日本製紙石巻工場が津波被害を被ってから復興するまでの一年間を描いたノンフィクション。早稲田出身者が真のジャーナリズム魂を発揮した時これほどの本を書けるのか、と認識を新たにした。

●本当に半年で復興できるのか。どんな問題が持ち上がるのか。それをできると信じるのは客観的に見ればギャンブルのようなものだ。
 では、勝率はどれぐらいか?
 トップがどれだけ勝利を強く信じることができるか。そして、勝てると信じる者がどれぐらい多いかで確率は上がる。それが組織だ。(p.121)

☆社長の芳賀が、被災後の石巻工場を視察後工場の立て直しを宣言した際の記述。

●当時、日本製紙はさまざまな国に紙を輸出していた。一番多かったのはオーストラリアの印刷会社向けだ。他にもニュージーランド、インド、東南アジア諸国、台湾、中国にも紙を使ってもらっている。アメリカの週刊誌『TIME』の薄い紙も、ここ日本製紙石巻工場の製品だった。(p.133-134)

●「日本製紙のDNAは出版用紙にあります。我々には、出版社とともに戦前からやってきたという自負がある。出版社と我々には固い絆がある。ここで立ち上げる順番は、どうしても出版社を中心にしたものでなければならなかったのです」(p.135)

☆抄紙機の再稼働の順番を巡り、当初は最新型のN6抄紙機を稼働しようとしたが、出版社・営業部門の要請により出版用紙を作る8号機を最初に再稼働させることに決まった経緯を説明する記述。

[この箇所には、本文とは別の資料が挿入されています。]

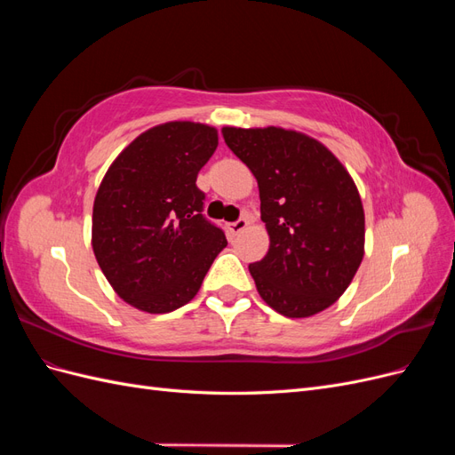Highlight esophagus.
I'll return each mask as SVG.
<instances>
[{
  "instance_id": "34e87169",
  "label": "esophagus",
  "mask_w": 455,
  "mask_h": 455,
  "mask_svg": "<svg viewBox=\"0 0 455 455\" xmlns=\"http://www.w3.org/2000/svg\"><path fill=\"white\" fill-rule=\"evenodd\" d=\"M249 224H251L249 216H243V218H239V220H237V222L229 224V229H231V233H235V235H237V233H241L246 226H249Z\"/></svg>"
}]
</instances>
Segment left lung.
Wrapping results in <instances>:
<instances>
[{"label": "left lung", "mask_w": 455, "mask_h": 455, "mask_svg": "<svg viewBox=\"0 0 455 455\" xmlns=\"http://www.w3.org/2000/svg\"><path fill=\"white\" fill-rule=\"evenodd\" d=\"M224 140L252 171L269 251L249 266L269 307L304 319L346 292L364 256V211L353 178L311 136L281 127H224Z\"/></svg>", "instance_id": "1"}]
</instances>
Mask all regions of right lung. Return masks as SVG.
Listing matches in <instances>:
<instances>
[{"mask_svg": "<svg viewBox=\"0 0 455 455\" xmlns=\"http://www.w3.org/2000/svg\"><path fill=\"white\" fill-rule=\"evenodd\" d=\"M218 131L194 121L148 129L109 164L92 206V251L119 298L169 313L199 292L226 235L203 216L196 180Z\"/></svg>", "mask_w": 455, "mask_h": 455, "instance_id": "right-lung-1", "label": "right lung"}]
</instances>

●「文庫って言うのはね、みんな色が違うんです。講談社が若干黄色、角川が赤くて、新潮社がめっちゃ赤。普段はざっくり白というイメージしかないかもしれないけど、出版社は文庫の色に『これが俺たちの色だ』っていう強い誇りを持ってるんです。特に角川の赤は特徴的でね、角川オレンジとでも言うんでしょうか」(p.145)

☆文庫出版各社の特徴。今まで知らなかった。

●倉田 [工場長] たち役員が、[8号機} マシンに清めの塩をまき、原料の入っている種箱に神酒を捧げた。紙作りに携わる職人たちはずっと、マシンはただの物体ではなく、そこに魂がこもっていると考えてきた。オペレーターたちは、たとえ破棄する紙であっても、決して靴では上がらない。魂が宿るマシンの製品は踏まないのだ。彼らはどこかで、畏怖と深い愛情をもって、マシンを扱っていたのである。(p.228-229)

●書店を探してみれば、作り手の覚悟が形になったような誇り高い一冊が見つかるはずだ。容易ではないが、見抜くのは読者の持つ役割だ。
 本が手元にあるということはオーストラリアや南米、東北の森林から始まる長いリレーによって運ばれたからだ。製紙会社の職人が丹精をこめて紙を抄き、編集者が磨いた作品は、紙を知り尽くした印刷会社によって印刷される。そして、装幀家が意匠をほどこし、書店に並ぶのだ。手の中にある本は、顔も知らぬ誰かの意地の結晶である。(pp.256-257)

☆本書は誇り高い一冊といってよいだろう。